■ **Listed records**:
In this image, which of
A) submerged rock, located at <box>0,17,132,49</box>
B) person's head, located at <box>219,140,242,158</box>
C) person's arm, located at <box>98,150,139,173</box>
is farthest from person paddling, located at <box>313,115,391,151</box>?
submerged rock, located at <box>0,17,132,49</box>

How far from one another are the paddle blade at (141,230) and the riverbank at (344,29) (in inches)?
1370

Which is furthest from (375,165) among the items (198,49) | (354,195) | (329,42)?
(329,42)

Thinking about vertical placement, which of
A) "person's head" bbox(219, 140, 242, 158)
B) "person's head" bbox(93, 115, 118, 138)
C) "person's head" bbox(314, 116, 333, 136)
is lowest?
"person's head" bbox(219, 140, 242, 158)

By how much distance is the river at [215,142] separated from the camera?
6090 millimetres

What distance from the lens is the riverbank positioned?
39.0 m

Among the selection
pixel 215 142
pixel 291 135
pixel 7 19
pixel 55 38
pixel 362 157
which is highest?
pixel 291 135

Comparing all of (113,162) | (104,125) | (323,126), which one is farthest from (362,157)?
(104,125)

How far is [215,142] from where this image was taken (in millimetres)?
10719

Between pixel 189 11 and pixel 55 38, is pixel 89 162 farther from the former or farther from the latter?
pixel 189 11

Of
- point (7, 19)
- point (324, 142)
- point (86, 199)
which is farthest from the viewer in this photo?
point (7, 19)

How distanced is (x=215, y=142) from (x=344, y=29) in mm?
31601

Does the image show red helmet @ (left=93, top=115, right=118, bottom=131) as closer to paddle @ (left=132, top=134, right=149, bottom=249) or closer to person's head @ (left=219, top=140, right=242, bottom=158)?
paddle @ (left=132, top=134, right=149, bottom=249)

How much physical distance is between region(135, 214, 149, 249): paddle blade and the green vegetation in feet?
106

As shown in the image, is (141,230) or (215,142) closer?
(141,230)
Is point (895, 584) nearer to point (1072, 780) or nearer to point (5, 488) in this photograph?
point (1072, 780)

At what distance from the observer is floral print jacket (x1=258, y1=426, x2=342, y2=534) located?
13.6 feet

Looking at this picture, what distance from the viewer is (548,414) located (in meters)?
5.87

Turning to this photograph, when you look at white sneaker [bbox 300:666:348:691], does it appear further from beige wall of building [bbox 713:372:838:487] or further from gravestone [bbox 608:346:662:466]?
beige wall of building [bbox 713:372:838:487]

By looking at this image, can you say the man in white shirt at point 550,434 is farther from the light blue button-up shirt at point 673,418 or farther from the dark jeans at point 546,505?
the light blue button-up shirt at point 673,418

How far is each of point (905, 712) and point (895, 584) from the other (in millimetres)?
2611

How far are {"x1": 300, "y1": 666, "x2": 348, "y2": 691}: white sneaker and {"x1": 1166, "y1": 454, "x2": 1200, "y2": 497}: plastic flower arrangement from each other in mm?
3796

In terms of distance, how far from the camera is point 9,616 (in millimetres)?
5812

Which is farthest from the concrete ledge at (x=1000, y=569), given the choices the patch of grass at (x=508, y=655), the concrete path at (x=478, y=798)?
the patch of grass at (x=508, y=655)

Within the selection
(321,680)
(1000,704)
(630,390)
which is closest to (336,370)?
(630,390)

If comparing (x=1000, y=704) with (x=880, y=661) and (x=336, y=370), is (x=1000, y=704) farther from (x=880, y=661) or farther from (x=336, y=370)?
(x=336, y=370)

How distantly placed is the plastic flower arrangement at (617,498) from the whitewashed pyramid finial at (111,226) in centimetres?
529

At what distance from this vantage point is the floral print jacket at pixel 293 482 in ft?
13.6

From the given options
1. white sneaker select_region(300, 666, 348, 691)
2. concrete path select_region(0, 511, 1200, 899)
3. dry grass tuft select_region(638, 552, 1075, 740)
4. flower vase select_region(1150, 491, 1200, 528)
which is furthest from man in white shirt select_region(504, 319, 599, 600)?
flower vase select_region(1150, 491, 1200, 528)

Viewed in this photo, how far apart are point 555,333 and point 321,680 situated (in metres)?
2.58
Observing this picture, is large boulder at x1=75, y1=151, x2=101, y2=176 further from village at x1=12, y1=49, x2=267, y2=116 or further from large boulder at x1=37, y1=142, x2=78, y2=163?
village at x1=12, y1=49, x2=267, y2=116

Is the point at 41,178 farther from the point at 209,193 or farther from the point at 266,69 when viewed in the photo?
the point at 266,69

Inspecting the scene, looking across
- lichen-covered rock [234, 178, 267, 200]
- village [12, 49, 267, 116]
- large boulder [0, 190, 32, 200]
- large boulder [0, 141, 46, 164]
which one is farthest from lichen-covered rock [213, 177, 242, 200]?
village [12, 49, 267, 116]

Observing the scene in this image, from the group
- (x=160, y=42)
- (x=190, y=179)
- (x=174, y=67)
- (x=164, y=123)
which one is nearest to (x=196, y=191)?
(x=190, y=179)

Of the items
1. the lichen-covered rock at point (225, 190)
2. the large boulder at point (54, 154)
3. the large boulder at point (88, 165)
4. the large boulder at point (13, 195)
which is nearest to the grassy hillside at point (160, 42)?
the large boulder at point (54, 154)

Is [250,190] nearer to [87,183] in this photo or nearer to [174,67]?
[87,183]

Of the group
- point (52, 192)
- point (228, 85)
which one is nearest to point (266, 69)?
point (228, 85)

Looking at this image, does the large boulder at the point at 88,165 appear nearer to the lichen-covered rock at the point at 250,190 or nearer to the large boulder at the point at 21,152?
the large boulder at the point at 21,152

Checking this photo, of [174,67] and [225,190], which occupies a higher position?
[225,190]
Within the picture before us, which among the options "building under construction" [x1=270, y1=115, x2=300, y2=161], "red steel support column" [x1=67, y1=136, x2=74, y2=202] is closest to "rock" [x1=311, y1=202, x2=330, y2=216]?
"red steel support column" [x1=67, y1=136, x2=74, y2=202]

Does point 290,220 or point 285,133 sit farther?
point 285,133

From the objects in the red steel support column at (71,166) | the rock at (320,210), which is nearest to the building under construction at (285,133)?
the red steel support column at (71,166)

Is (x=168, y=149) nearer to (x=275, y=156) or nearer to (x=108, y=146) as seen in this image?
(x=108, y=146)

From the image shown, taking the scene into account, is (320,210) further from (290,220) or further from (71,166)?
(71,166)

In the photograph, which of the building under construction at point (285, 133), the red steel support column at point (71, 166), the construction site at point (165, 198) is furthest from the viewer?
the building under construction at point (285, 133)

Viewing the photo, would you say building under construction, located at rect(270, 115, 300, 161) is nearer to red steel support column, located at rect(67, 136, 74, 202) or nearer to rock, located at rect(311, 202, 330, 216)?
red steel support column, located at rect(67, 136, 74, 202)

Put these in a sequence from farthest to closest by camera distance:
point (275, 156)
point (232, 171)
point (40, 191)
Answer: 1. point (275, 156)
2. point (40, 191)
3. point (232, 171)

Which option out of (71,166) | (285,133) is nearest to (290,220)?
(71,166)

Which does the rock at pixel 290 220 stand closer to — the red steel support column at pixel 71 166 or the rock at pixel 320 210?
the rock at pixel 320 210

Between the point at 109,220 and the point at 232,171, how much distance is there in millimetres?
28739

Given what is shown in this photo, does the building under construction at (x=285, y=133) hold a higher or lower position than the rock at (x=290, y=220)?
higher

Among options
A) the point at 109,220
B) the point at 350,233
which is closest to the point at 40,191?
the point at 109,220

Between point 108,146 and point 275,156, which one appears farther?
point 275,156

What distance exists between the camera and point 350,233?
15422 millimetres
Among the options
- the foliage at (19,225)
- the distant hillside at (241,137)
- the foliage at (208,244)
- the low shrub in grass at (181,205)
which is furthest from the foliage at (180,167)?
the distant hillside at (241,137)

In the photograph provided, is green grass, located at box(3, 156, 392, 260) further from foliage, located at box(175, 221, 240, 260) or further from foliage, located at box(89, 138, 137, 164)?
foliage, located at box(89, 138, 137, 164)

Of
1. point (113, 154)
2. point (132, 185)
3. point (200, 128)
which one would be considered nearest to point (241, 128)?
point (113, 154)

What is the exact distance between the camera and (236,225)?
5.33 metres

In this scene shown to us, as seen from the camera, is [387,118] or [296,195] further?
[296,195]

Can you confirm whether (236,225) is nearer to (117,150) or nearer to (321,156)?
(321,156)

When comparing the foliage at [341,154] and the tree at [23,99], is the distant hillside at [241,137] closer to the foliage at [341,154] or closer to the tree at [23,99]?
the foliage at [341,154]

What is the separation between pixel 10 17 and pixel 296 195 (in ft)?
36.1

■ **Exercise requirements**: Everything from the line containing "Which does the" to the end of the records must be written out exactly; include both of those lines and no others.

■ **Result below**:
Which does the rock at pixel 290 220 stand closer to — the red steel support column at pixel 71 166 or the rock at pixel 320 210?
the rock at pixel 320 210

Between the point at 109,220 and the point at 232,171, how much distance is there in millimetres?
28739

Given what is shown in this photo, does the building under construction at (x=285, y=133) hold a higher or lower position than the rock at (x=290, y=220)?
higher

Among options
A) the point at 109,220
B) the point at 350,233
which is closest to the point at 40,191?
the point at 109,220

Between point 108,146 and point 275,156, which one appears farther?
point 275,156

What distance exists between the camera and point 350,233?
15422 millimetres
Among the options
- the foliage at (19,225)
- the distant hillside at (241,137)
- the foliage at (208,244)
- the low shrub in grass at (181,205)
which is furthest from the foliage at (180,167)?
the distant hillside at (241,137)

In the photograph provided, is green grass, located at box(3, 156, 392, 260) further from foliage, located at box(175, 221, 240, 260) or further from foliage, located at box(89, 138, 137, 164)?
foliage, located at box(89, 138, 137, 164)

Of
1. point (113, 154)
2. point (132, 185)
3. point (200, 128)
which one would be considered nearest to point (241, 128)?
point (113, 154)

What is the exact distance between the camera and (236,225)?
5.33 metres

In this scene shown to us, as seen from the camera, is [387,118] or [296,195] further?
[296,195]

Can you confirm whether (236,225) is nearer to (117,150) or nearer to (321,156)?
(321,156)

When comparing the foliage at [341,154] and the tree at [23,99], is the distant hillside at [241,137] closer to the foliage at [341,154] or closer to the tree at [23,99]?
the foliage at [341,154]

What is the separation between pixel 10 17 and pixel 296 195 (in ft)?
36.1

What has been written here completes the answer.